Essa roda faz parte de nossas estratégias para, juntos, construirmos uma prática pedagógica antirracista, visto que nosso desejo é empretecer nossas ideias, conhecimentos e práticas trazendo o referencial do negro em todas as áreas possíveis para estar na Casa Escola. Queremos cada vez mais conhecer, discutir e viver os valores do povo negro e viver a perspectiva africana como algo importante, apesar de invibilizada, contribuindo para ampliar nossos conhecimentos acerca da história do mundo que é eurocêntrica e naturalizada por tal fato. Desejos complexos e intensos esses, mas que seguimos buscando concretude para eles, e com certeza esse mestre, griot e pensador nos ajudou muito nesse percurso.

Nossas rodas de conversa acontecem com as crianças por perto, brincando, desenhando, conversando, contribuindo com suas fala e corpos.

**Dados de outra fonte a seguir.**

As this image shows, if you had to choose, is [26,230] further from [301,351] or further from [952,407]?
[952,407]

Nesse dia Renato veio com sua companheira, Carla Silva, e suas filhas, que lindamente ocuparam o ambiente com suas infâncias. Ao final falaram que gostaram muito e que querem voltar outras vezes. Isso reverbera em nosso desejo de potencializar um espaço onde as crianças sejam felizes.

Ficamos com o significado real do dia 13 de maio nos nossos corações e luta. O dia que negros escravizados fizeram a revolta na fazenda Bela Vista, em 1833. “Trata-se da maior rebelião escrava da província de Minas Gerais e que, no contexto das rebeliões regenciais, causou grande temor no seio da elite do sudeste escravista do Império do Brasil.” Uma informação importante que aponta para uma perspectiva centrada no povo negro e que precisamos aprender a pesquisar e aprofundar para não nos contentarmos com dados históricos únicos e considerados como a verdade.

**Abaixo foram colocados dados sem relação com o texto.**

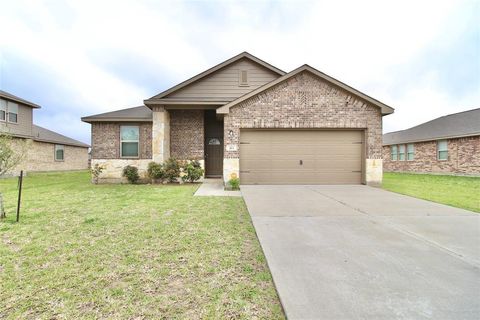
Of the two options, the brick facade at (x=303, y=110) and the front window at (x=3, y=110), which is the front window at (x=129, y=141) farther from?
the front window at (x=3, y=110)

Ficamos então com os mil referencias teóricos e afetivos que o mestre compartilhou. Tudo rodando em nossas cabeças e corpos. De mãos dadas fizemos uma grande roda,cantamos e dançamos Jongo, assim como nossos mais velhos. Momento de olhar no olho, sorrir, vibrar e desejar vida longa as nossas crianças, para que nesse espírito de comunidade constituam sua existência.

Seguimos juntos.

Modupé!

*Professor de Filosofia da Universidade Federal Rural do Rio de Janeiro (UFRRJ), Pesquisador do Laboratório de Estudos Afro-Brasileiros e Indígenas (Leafro) e do Laboratório Práxis Filosófica de Análise e Produção de Recursos Didáticos e Paradidáticos para o Ensino de Filosofia (Práxis Filosófica) da UFRRJ. Coordena o Grupo de Pesquisa Afroperspectivas, Saberes e Interseções (Afrosin).